> [FRAGMENTO MOSTRADO]:

══════════

La desconocida historia de San Martín, el Libertador de América prisionero en España
La mañana del 8 de julio de 1798, cuatro fragatas de la Armada Española zarparon de Cartagena con rumbo al Mediterráneo central en una misión de vigilancia. El contexto político europeo era complejo y cambiante. La reciente firma del Tratado de San Ildefonso entre el Directorio francés y el valido del rey Carlos IV, Manuel Godoy, había convertido a Francia y España —dos potencias que históricamente habían alternado entre la cooperación y el enfrentamiento— en aliadas frente a una amenaza común: el Reino Unido. Sin embargo, los motivos que llevaban a cada país a esta alianza eran muy distintos.
“Era un acuerdo táctico tanto para Godoy como para Napoleón”, explica J. Gómez, historiador y aficionado a la navegación de origen argentino. “Por un lado, la Francia posrevolucionaria no tenía capacidad de enfrentarse simultáneamente a los ejércitos de las monarquías absolutistas que amenazaban a la recién consolidada república y al poderío militar británico en el mar. España, por su parte, tampoco podía garantizar la seguridad de sus barcos —una flota en decadencia— de los que dependía para abastecer las arcas del imperio con el oro y la plata provenientes de las colonias. En este escenario, ambos países terminaron firmando un acuerdo de colaboración militar”.
Gómez añade que “este episodio, conocido en la historiografía española como la Guerra Anglo-Española, fue en esencia una lucha por el control del mar, de las rutas coloniales y del equilibrio de poder europeo: mientras España buscaba proteger su imperio ultramarino, Gran Bretaña trataba de asegurar su supremacía marítima”.
La misión de las fragatas españolas Proserpina, Pomona, Santa Casilda y Santa Dorotea, con unos 1.200 hombres a bordo, consistía en custodiar la ruta que iba de Trieste a Cádiz en un flujo constante de armas y caudales de oro y plata traídos de los virreinatos del Alto Perú y del Río de la Plata. Tras varios días de patrullaje, a las 9:00 horas del 15 de julio, un joven oficial dio la voz de alarma. A poca distancia se alzaba, enorme, una sombra amenazante negra y amarilla: el navío de línea inglés HMS Lion.

══════════

> [TRABAJO REQUERIDO]:
a) Resume en forma de lista el párrafo del fragmento sobre San Martín que comienza con «La misión de las fragatas españolas». Conserva sus datos principales.
b) Prosigue el fragmento sobre San Martín a partir de la aparición del HMS Lion ante las fragatas españolas.

> [DATOS REGISTRADOS]:
══════════

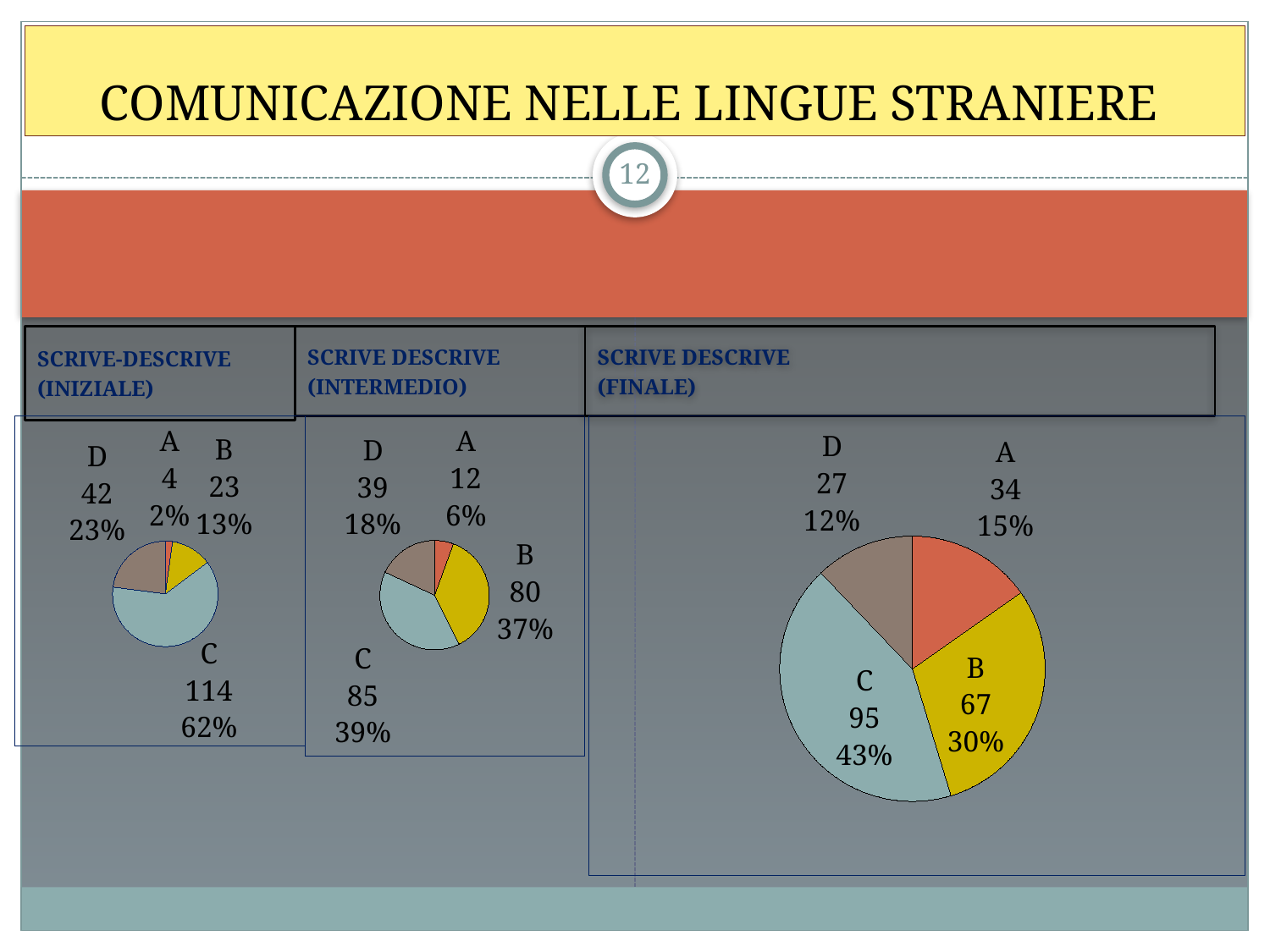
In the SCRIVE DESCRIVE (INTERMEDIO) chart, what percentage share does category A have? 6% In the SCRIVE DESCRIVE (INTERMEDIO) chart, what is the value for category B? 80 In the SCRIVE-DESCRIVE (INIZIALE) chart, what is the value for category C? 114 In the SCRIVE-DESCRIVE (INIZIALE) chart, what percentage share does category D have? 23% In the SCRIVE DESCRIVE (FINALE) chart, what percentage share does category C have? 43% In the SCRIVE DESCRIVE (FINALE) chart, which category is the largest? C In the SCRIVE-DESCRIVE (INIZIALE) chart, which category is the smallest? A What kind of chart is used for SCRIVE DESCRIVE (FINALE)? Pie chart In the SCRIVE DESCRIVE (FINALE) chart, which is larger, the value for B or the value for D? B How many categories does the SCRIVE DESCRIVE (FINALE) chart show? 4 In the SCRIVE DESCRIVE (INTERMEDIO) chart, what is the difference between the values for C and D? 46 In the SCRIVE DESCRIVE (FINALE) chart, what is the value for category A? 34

══════════

> [RESULTADOS EN ORDEN]:
a)
- Las fragatas españolas Proserpina, Pomona, Santa Casilda y Santa Dorotea llevaban a bordo unos 1.200 hombres.
- Su misión era custodiar la ruta de Trieste a Cádiz, por la que circulaba un flujo constante de armas y caudales de oro y plata traídos de los virreinatos del Alto Perú y del Río de la Plata.
- Tras varios días de patrullaje, a las 9:00 horas del 15 de julio, un joven oficial dio la voz de alarma.
- A poca distancia apareció el navío de línea inglés HMS Lion, una enorme sombra amenazante negra y amarilla.

b)
Aunque inferior en número, el barco de bandera británica, comandado por el capitán Manley Dixon, era capaz de destruir a cualquiera de las cuatro corbetas españolas de una sola descarga de artillería de sus 64 cañones. “Hay que pensar que las fragatas estaban diseñadas para la guerra de corso o para escoltar convoyes, es decir, que eran barcos con menos tripulación y menos armamento que los navíos de línea”, explica una fuente del Archivo Militar de Segovia contactada para este reportaje.
A las 12:30 horas el comandante de la Santa Dorotea ordenó el toque a rebato mientras el joven oficial que había dado la voz de alarma se preparó para el abordaje junto a otros 200 marineros y soldados voluntarios del Tercio de Cartagena. Aquel oficial se llamaba José Francisco de San Martín y Matorras y acababa de cumplir 20 años. Treinta años después de aquella mañana de verano, en su retiro de Boulogne-Sur-Mer, lejos de su patria y calumniado por sus enemigos internos, el general San Martín evocará el recuerdo del Combate de Cartagena, pero lo haría ya consagrado como Libertador de América y artífice militar de la independencia de Argentina, Chile y Perú.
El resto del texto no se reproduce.